▸ Tasks to carry out:
A: In the forum post about a fourth negative fertility cycle, reproduce the passage between "I really think" and "still holds true.", inclusive, with "clinic" replaced by "hospital".
B: According to the forum post about a fourth negative fertility cycle, why did crying all day on Monday actually do the writer some good? Reply in one to three sentences.
C: Continue the forum post about a fourth negative fertility cycle, picking up after its final sentence.

▸ Excerpt provided:
┌──

# 4th BFN.........Down but not out



## Irish Dee (Jan 30, 2008)

Hello lovely ladies,

Firstly, can't believe my bad luck that I am posting here again. My OTD should be Friday 17th, but testing negative every day since last Thursday (yes, my name is Dee and I am a serial tester), and AF arrived yesterday. Monday was my worst day as I knew in my heart that if I was not showing a positive, then it was game over but I was not prepared for the waves of emotion that I went through.

I literally bawled my eyes out all day long. Eventually fell asleep crying in the afternoon and woke up still crying. I actually felt that my heart was breaking. I thought that the tears would never stop. I think that having such a terrible day actually did me some good as when I tested on Tuesday morning and it was negative, I knew it would be.

AF arrived late afternoon yesterday but even then I knew the outcome.

Why is this so difficult. Even my DH does not understand how it does not work. For each of our 4 cycles, we have created 'perfect' _(embryologist's words, not mine)_ embryos and put them back into 'perfect' lining and each time we have had the same outcome.

I really think that I need a change of direction and perhaps that means a change of clinic. I wrote the following post before I started this cycle and it still holds true.

************************************************************************************
*It's important to remember.....................*
As we embark on our 4th cycle, I'm going to try to make some sense of the infertility nightmare, I've put down a few thoughts about how I feel about it all.

Sometimes I get so obsessed about having a baby, I kind of forget the reasons that I wanted one in the first place.

Myself and my DH were chatting about this the other night and we have come to a few realisations. We are only in this situation because firstly we found each other, fell in love and decided that we would live out our lives together. We have managed to build ourselves quite a nice life that we hope to share this with a little one.

I picture myself on our wedding day, before infertility stole effortlessly into our lives and put it's isolating cold hand around our hearts. We were so happy and I honestly felt like the luckiest woman in the world. Realistically, we still have what we had that day, each other and the love and happiness we had then. But sometimes, it seems easier to think about what we don't have....................

Secondly, we are not looking for a baby to 'fix' us, to make up happy or to give us a distraction from any misery/unhappiness.

Thirdly, and this one took me some time to realise. At 38, I've always believed that I would love to have a baby, but if it was the most important thing to me, I'd probably have had a baby in my 20's.

└──

▸ Dataset entries:
┌──

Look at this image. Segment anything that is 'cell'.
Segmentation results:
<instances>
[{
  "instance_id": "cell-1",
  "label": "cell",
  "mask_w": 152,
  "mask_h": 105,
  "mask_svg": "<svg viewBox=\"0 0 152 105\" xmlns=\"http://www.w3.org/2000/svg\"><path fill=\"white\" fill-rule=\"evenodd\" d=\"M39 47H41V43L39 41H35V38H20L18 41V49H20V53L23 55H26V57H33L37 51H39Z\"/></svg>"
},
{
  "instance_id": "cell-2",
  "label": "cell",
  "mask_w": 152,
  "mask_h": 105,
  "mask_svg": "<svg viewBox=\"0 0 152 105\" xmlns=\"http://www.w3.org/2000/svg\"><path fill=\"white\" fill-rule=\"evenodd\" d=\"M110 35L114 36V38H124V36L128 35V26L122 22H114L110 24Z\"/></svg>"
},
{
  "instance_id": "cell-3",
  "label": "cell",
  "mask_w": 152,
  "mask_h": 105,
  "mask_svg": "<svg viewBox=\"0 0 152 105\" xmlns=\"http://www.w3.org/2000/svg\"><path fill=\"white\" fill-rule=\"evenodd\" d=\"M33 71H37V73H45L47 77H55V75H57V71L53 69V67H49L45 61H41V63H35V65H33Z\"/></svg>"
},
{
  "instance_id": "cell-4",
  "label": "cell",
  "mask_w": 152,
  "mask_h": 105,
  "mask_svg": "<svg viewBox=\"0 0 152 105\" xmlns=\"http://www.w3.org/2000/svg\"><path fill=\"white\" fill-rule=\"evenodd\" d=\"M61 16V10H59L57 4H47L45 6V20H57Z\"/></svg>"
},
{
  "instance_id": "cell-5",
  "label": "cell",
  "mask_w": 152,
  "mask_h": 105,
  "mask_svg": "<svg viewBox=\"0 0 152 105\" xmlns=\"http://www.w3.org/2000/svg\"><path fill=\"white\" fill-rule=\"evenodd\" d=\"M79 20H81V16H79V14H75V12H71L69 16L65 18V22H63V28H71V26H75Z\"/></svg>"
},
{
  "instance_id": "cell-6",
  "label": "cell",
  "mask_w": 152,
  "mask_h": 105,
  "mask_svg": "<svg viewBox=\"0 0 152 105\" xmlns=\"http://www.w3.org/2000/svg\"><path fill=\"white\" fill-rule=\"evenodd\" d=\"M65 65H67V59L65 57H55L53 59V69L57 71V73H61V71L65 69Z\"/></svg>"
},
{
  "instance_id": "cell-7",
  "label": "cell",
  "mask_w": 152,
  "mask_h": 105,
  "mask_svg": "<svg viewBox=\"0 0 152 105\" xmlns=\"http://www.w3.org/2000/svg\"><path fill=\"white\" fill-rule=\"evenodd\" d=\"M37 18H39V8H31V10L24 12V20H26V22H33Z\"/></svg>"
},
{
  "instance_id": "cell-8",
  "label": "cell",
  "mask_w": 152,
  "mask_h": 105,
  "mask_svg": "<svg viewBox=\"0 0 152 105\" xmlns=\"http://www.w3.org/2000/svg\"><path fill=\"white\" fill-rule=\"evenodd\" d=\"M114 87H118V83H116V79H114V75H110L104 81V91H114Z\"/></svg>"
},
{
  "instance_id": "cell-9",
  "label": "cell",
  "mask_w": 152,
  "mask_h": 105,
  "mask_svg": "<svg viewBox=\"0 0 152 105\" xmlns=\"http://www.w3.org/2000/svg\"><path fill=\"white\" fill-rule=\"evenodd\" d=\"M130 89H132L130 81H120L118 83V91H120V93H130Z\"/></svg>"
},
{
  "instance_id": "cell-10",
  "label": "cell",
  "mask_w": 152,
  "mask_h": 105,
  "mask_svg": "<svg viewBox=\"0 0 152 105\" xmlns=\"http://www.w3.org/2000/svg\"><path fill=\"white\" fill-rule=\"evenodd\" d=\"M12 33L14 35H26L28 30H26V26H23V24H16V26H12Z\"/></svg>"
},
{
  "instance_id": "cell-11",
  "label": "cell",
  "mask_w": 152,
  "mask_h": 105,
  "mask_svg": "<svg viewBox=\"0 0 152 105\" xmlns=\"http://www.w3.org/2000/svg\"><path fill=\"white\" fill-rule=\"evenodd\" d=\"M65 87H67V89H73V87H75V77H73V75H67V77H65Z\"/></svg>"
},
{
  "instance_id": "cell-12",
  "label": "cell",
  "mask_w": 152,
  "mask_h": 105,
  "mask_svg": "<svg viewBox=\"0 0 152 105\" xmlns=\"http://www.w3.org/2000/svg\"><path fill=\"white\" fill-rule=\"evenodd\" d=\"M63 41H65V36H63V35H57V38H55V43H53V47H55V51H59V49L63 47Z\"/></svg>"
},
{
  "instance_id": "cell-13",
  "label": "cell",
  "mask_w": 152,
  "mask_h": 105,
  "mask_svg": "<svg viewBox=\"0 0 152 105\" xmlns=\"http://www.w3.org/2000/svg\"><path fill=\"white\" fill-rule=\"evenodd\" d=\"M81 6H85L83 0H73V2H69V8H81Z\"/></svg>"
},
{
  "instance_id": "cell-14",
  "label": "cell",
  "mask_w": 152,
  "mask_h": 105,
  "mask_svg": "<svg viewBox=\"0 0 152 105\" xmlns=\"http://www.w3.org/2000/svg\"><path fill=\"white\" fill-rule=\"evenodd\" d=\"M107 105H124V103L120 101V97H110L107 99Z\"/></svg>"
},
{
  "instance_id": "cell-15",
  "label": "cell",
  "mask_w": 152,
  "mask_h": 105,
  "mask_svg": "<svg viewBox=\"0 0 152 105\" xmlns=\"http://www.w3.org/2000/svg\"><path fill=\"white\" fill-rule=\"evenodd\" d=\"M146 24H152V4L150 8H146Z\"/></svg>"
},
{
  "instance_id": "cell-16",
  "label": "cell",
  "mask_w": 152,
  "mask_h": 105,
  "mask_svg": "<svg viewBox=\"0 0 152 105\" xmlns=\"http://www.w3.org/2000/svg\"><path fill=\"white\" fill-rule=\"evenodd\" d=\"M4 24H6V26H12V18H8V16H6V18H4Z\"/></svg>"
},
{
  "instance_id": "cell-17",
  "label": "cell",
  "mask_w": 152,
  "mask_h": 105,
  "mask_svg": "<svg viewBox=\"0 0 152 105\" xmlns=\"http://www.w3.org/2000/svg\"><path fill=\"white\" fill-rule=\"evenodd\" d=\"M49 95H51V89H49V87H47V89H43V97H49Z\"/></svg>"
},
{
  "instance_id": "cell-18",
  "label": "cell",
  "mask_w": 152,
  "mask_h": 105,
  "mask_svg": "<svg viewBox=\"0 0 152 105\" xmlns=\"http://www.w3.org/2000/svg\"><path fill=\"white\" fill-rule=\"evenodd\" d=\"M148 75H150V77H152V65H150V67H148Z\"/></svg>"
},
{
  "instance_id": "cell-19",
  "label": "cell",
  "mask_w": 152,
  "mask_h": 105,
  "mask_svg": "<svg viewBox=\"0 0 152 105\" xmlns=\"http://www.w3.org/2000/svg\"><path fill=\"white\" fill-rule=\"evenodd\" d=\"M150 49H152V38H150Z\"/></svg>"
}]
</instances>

└──

▸ Answer set:
A:
I really think that I need a change of direction and perhaps that means a change of hospital. I wrote the following post before I started this cycle and it still holds true.

B: It prepared her for the result. When she tested on Tuesday morning and it was negative, she already knew it would be.

C:
I was 32 when I met my husband and I never, ever considered having a baby when I was by myself. Who knows, if I was single, perhaps I would spend lot if time on 'Match.com' instead of FF!!!!!!!

More than a baby, I always wanted a family and that is only possible with our lovely husbands/partners. 
We are our own little family and one day we will hold a little hand in ours!!!!

When faced with infertility it sometimes feels that it is the hardest thing in the world. There are hundreds of thousands of people out there struggling every day with their own demons.

Even though I sometimes think enviously about friends/family who have children, would I actually swap what I have for what they have? If I was actually given the choice that I could have a baby, but I would have to make serious changes to my own life, would I do it? The answer is no.

Most people struggle with something. Illness, unemployment, a sick parent, a sick child, money worries, lack of understanding, lack of fun, lack of intimacy, lack of love. I think we often forget that there are more ways than infertility to put a negative impact on our lives.

I have to believe that one day, our prayers will be answered and we will become parents.

Every success story that I read on FF has the same message. Everyone says that as soon as you hold your little one in your arms, the years of pain and heartache just melt away.

If that is the case, I don't want to waste a minute of my life worrying and being upset about something that I have absolutely no control over.

I only have one life and this is my intention. I'm going to enjoy mine. I'm going to enjoy my husband. I'm going to enjoy my friends. I'm going to enjoy my freedom (even though it is imposed on me!)

I will do all I can, for as long as I can to create a baby, but in the meantime, I'm going to have some FUN!!!

Babydust to all,

Dee


----------



## livity k (May 19, 2009)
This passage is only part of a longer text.